The first determining module 410 is configured to determine whether a wakeup word audio frequency band exists in audio data when the audio data of a user is acquired;

a second determining module 420, configured to determine whether an adjacent audio frequency band exists in the wakeup word audio frequency band if the adjacent audio frequency band exists;

and the awakening control module 430 is used for awakening the vehicle-mounted voice system according to the awakening word sound frequency band if the vehicle-mounted voice system is not in the awakening state.

As an optional implementation manner of the embodiment of the present invention, the first determining module 410 includes: a similarity determination unit and a second determination unit;

the similarity determining unit is used for determining the similarity between the audio waveform image of the audio data and the audio waveform image of the awakening word;

and the second determining unit is used for determining whether the awakening word audio frequency band exists in the audio data according to the similarity and the similarity threshold.

As an optional implementation manner of the embodiment of the present invention, the second determining unit is specifically configured to:

if the similarity is larger than the similarity threshold, determining that a wakeup word audio frequency band exists in the audio data;

and if the similarity is smaller than or equal to the similarity threshold, determining that the awakening word audio frequency band does not exist in the audio data.

As an optional implementation manner of the embodiment of the present invention, the second determining module is specifically configured to:

and determining whether adjacent audio exists in the awakening word audio frequency band according to a voice activity detection algorithm.
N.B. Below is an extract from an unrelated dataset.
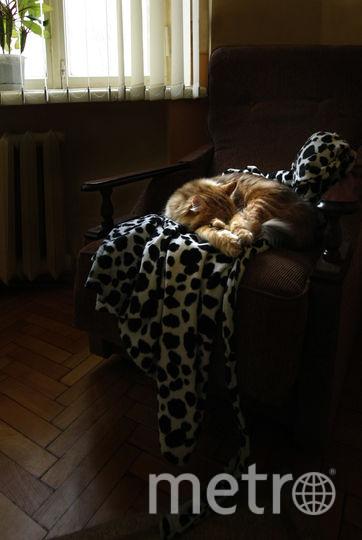 Если уж спать, то на мягком. Любимая всеми в семье сибирская кошка Греза. Фото Наталья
As an optional implementation manner of the embodiment of the present invention, the apparatus further includes: a data acquisition module;

and the data acquisition module is used for acquiring the new audio data of the user if the user does not need to use the data acquisition module.

As an optional implementation manner of the embodiment of the present invention, the apparatus further includes: the device comprises an identification module, a third determination module and a control module;

the identification module is used for identifying the voice control instruction to obtain an identification result if the voice control instruction sent by a user is obtained;

a third determining module, configured to determine a user intention of the user according to the recognition result;

and the control module is used for controlling the vehicle-mounted voice system to execute the operation corresponding to the user intention according to the user intention.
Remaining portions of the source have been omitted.